A source familiar with the case said Oliver was searched by officers who believed he was present at a game of craps and a gun was found on him. A review of this case found the search unlawful, and the Brooklyn Borough Attorney’s Office dropped the case.
Then, on August 27 of that year, he was arrested by cops in Brooklyn’s 77th Precinct and charged again with criminal gun possession — the case was later sealed.
According to the source familiar with the case, who noted that Oliver was shot or shot at during the incident, the prosecutor’s office declined to prosecute because no weapon was seized and there was no ballistics evidence supporting the allegations.
A spokesman for the State Department of Correction and Community Supervision said: “DOCCS filed probation violations against Mr.

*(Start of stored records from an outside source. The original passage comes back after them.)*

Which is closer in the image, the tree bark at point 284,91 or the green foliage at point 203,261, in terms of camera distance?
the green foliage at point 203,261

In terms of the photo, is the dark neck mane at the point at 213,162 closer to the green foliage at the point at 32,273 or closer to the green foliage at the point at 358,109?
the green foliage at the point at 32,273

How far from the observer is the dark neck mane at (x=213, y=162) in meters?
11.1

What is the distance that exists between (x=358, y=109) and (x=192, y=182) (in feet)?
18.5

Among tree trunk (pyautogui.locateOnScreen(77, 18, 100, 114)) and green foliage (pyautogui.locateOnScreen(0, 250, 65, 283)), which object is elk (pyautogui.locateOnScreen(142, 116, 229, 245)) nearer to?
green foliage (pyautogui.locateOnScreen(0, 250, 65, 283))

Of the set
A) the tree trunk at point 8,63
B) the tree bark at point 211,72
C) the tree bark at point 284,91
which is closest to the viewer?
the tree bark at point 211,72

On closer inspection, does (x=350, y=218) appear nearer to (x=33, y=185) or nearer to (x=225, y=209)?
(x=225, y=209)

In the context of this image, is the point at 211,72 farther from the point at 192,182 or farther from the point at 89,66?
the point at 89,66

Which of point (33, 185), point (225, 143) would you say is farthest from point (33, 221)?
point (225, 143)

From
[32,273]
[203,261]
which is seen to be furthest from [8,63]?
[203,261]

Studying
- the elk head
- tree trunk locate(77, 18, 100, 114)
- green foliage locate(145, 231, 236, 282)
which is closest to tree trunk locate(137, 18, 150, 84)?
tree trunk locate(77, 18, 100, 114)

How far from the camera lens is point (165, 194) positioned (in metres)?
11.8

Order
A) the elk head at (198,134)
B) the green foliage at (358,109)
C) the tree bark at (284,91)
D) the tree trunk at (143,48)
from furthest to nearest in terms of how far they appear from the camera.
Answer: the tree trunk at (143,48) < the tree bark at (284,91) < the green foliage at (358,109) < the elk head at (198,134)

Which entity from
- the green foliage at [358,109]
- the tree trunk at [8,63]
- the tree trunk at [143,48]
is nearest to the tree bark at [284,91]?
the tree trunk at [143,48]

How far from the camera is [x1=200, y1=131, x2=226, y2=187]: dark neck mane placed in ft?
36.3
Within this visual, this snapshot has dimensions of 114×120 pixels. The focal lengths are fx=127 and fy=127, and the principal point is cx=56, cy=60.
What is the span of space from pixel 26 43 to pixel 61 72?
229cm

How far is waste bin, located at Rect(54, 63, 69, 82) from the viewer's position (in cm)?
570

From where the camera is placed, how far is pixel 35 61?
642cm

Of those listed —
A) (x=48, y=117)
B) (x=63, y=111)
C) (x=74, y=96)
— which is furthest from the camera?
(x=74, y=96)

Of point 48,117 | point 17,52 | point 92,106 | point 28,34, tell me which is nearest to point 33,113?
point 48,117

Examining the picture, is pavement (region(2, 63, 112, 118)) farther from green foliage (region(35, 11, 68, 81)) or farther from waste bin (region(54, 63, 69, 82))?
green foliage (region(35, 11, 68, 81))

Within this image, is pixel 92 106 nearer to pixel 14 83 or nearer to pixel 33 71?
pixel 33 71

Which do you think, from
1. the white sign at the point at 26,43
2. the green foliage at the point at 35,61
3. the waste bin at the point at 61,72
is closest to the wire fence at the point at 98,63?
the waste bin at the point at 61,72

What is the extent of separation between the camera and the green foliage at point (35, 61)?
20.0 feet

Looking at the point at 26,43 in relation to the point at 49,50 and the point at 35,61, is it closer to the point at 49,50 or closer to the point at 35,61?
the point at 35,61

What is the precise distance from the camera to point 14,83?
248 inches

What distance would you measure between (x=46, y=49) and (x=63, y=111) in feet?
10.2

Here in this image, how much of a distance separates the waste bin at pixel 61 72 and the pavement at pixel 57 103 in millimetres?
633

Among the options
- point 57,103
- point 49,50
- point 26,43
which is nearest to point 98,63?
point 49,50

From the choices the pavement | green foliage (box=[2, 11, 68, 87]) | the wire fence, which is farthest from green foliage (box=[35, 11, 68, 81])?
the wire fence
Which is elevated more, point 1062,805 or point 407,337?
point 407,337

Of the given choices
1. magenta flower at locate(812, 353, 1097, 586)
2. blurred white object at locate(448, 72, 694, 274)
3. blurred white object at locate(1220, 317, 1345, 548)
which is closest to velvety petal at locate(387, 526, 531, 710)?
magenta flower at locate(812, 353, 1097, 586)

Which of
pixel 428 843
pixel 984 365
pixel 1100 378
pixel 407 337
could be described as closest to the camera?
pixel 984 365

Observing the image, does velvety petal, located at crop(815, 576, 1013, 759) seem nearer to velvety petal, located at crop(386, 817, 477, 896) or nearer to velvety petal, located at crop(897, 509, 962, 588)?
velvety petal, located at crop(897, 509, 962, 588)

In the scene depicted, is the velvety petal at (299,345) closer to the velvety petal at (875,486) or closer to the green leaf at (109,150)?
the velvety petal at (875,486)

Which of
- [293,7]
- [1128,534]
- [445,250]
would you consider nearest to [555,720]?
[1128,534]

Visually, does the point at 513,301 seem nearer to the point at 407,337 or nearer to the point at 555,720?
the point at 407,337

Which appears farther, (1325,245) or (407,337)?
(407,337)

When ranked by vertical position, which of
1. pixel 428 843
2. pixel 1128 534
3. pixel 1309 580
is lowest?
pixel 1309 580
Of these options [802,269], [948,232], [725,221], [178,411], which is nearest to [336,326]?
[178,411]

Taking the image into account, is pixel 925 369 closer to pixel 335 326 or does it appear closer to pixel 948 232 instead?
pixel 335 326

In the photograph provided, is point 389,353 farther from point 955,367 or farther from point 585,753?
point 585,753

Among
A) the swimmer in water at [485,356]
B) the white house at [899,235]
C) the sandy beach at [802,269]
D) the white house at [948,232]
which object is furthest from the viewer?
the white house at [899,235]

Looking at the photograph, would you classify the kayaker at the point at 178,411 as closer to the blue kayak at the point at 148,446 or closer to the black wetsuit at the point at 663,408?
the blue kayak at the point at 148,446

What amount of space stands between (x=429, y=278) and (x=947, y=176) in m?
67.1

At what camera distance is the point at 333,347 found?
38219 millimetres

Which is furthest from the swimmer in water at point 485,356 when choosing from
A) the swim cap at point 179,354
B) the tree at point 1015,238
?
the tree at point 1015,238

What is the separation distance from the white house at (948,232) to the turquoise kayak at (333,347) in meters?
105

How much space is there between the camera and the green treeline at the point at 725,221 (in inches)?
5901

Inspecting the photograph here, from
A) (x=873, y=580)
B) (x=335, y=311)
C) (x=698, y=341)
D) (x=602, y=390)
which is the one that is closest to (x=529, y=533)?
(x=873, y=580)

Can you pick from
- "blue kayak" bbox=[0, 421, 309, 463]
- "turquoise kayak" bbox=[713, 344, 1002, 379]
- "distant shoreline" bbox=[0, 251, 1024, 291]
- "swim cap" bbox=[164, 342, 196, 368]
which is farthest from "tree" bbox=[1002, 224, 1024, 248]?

Oliver in both cases. In both cases, DOCCS was unable to pursue the violations further due to a lack of evidence. The charges were ultimately dismissed by both DAs and DOCCS.”
Around 200 NYPD officers were on a hunt for Oliver when he surrendered to officers at the 77th Precinct precinct at 7 a.m. Tuesday, police said.
He was taken to Kings County Hospital after allegedly engaging in violence at the precinct, including breaking a bench in a holding cell, according to sources.